● **Text segment**:
****************************************
Genome size (2C/pg) = (Mean fluorescence of sample species/Mean fluorescence of internal standard) × 2C (pg) value of internal standard.
Subsequently, the recalibrated estimates were cross-validated against the genome assembly data, previous estimates, and recalculated estimates using an updated human genome size.
2.4 Experimental design
A direct comparison between pea and rice, which differ in GS by approximately 12-fold, would likely have caused non-linearity in the flow cytometric fluorescence signal, thereby compromising the accuracy of GS estimations. To maintain linearity and avoid poor peak resolution, the ratio of fluorescence intensities between sample and standard should remain within approximately threefold (Doležel et al., 1998, 2007; Sliwinska et al., 2022). To address this, a cascade approach was employed to ensure that fluorescence effects remained within an acceptable range. In this approach, rice was used as the primary standard for calibrating S. bicolor and A. thaliana. The recalibrated sorghum reference was then employed to calibrate G. hirsutum, which in turn was used to calibrate P. sativum. Finally, the recalibrated pea standard was used for calibrating N. benthamiana, ensuring more reliable and accurate GS determinations.
****************************************
● **Dataset content**:
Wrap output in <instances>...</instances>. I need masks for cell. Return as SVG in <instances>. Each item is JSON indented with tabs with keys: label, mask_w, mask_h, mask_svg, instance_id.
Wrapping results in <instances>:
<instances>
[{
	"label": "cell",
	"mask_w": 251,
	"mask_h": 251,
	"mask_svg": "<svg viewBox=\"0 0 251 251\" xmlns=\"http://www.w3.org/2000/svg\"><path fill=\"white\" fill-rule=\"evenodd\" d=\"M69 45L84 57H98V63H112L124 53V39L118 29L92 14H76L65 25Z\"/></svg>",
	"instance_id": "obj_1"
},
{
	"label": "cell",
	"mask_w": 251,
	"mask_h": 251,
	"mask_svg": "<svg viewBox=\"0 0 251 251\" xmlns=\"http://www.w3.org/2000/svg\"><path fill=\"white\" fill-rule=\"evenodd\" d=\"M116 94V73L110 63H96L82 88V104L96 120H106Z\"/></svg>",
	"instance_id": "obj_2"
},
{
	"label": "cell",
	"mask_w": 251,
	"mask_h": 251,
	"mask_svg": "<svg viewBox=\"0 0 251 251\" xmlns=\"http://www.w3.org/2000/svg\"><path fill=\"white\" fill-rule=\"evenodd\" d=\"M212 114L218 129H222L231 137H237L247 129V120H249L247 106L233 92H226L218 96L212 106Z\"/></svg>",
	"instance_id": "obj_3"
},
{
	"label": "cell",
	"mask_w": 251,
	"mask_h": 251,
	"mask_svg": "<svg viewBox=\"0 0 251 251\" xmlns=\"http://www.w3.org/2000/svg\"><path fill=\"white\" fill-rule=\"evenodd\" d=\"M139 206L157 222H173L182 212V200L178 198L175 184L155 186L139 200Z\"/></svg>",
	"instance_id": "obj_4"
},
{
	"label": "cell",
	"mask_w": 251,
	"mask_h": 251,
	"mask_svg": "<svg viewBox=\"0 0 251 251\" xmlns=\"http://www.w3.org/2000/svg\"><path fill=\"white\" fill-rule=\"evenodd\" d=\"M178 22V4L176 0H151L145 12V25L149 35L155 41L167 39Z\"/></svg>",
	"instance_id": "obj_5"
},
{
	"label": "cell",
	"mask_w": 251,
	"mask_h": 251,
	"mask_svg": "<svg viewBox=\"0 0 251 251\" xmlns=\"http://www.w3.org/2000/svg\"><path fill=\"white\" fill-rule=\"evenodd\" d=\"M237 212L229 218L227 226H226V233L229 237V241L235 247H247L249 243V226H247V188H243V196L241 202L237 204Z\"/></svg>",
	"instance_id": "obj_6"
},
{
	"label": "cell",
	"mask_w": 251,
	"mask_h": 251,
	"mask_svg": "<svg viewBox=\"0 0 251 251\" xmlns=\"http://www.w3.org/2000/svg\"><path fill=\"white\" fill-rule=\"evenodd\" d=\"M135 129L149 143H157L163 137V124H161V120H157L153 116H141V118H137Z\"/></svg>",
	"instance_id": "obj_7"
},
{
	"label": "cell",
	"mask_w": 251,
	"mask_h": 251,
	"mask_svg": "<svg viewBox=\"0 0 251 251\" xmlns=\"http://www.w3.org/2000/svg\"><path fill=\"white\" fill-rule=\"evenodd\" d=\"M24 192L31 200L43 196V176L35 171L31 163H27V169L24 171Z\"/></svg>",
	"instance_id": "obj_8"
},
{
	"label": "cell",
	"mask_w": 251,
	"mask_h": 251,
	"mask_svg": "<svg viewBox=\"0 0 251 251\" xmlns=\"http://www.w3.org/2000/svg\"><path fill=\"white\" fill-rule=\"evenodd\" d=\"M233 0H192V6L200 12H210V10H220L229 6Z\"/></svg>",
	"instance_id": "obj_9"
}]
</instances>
****************************************
● **Problem set**:
1. In the text on genome size estimation, within what ratio should the fluorescence intensities of sample and standard stay to keep linearity?
2. Render this sentence from the text on genome size estimation in Spanish: "In this approach, rice was used as the primary standard for calibrating S. bicolor and A. thaliana."
3. Carry on with the text on genome size estimation, starting after its final sentence.

● **List of answers**:
1. Within approximately threefold.

2. En este enfoque, se utilizó el arroz como estándar primario para calibrar S. bicolor y A. thaliana.

3.
To contextualize and compare GS estimates across different studies, a comprehensive literature review was conducted. Published GS values derived using various methods, including FCM, genome sequencing, K-mer analysis, spectrophotometry, and Feulgen microdensitometry, were extracted from literature and a C-value database (https://cvalues.science.kew.org/) (Pellicer and Leitch, 2020). The NCBI database (https://www.ncbi.nlm.nih.gov/home/genomes/) was searched for the most complete genome assemblies of the selected species. Where applicable, the GS values, which had been reported in varying units, such as mega base pairs (Mbp), or as 1C or 3C DNA content, were standardized by converting them to 2C values expressed in picograms (pg) using the established conversion factor of 1 pg = 978 Mbp (Doležel et al., 2003). Subsequently, the diversity in these estimates was visualized using R (Ihaka and Gentleman, 1996; Wickham, 2011).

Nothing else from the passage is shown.